TASK TO CARRY OUT:
Would you transcribe exactly the lines below, starting at the one that contains "掌握比例各部分的名称，计算出" and ending with the last line, both included? Leave out all other lines.

ENTRIES SUPPLIED:
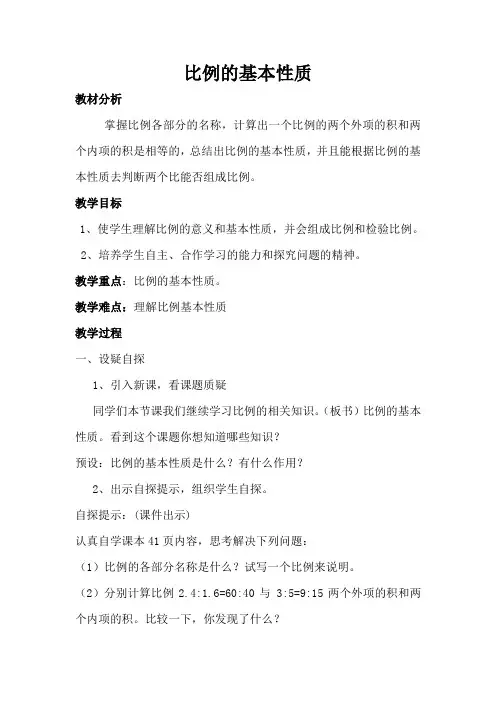 比例的基本性质

教材分析

掌握比例各部分的名称，计算出一个比例的两个外项的积和两个内项的积是相等的，总结出比例的基本性质，并且能根据比例的基本性质去判断两个比能否组成比例。

教学目标

1、使学生理解比例的意义和基本性质，并会组成比例和检验比例。

2、培养学生自主、合作学习的能力和探究问题的精神。

教学重点：比例的基本性质。

教学难点：理解比例基本性质

教学过程

一、设疑自探

1、引入新课，看课题质疑

同学们本节课我们继续学习比例的相关知识。（板书）比例的基本性质。看到这个课题你想知道哪些知识？

预设：比例的基本性质是什么？有什么作用？

2、出示自探提示，组织学生自探。

自探提示：（课件出示）

认真自学课本 41 页内容，思考解决下列问题：

（1）比例的各部分名称是什么？试写一个比例来说明。

（2）分别计算比例 2.4:1.6=60:40 与 3:5=9:15 两个外项的积和两个内项的积。比较一下，你发现了什么？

RESULT OF THIS EXERCISE:
掌握比例各部分的名称，计算出一个比例的两个外项的积和两个内项的积是相等的，总结出比例的基本性质，并且能根据比例的基本性质去判断两个比能否组成比例。

教学目标

1、使学生理解比例的意义和基本性质，并会组成比例和检验比例。

2、培养学生自主、合作学习的能力和探究问题的精神。

教学重点：比例的基本性质。

教学难点：理解比例基本性质

教学过程

一、设疑自探

1、引入新课，看课题质疑

同学们本节课我们继续学习比例的相关知识。（板书）比例的基本性质。看到这个课题你想知道哪些知识？

预设：比例的基本性质是什么？有什么作用？

2、出示自探提示，组织学生自探。

自探提示：（课件出示）

认真自学课本 41 页内容，思考解决下列问题：

（1）比例的各部分名称是什么？试写一个比例来说明。

（2）分别计算比例 2.4:1.6=60:40 与 3:5=9:15 两个外项的积和两个内项的积。比较一下，你发现了什么？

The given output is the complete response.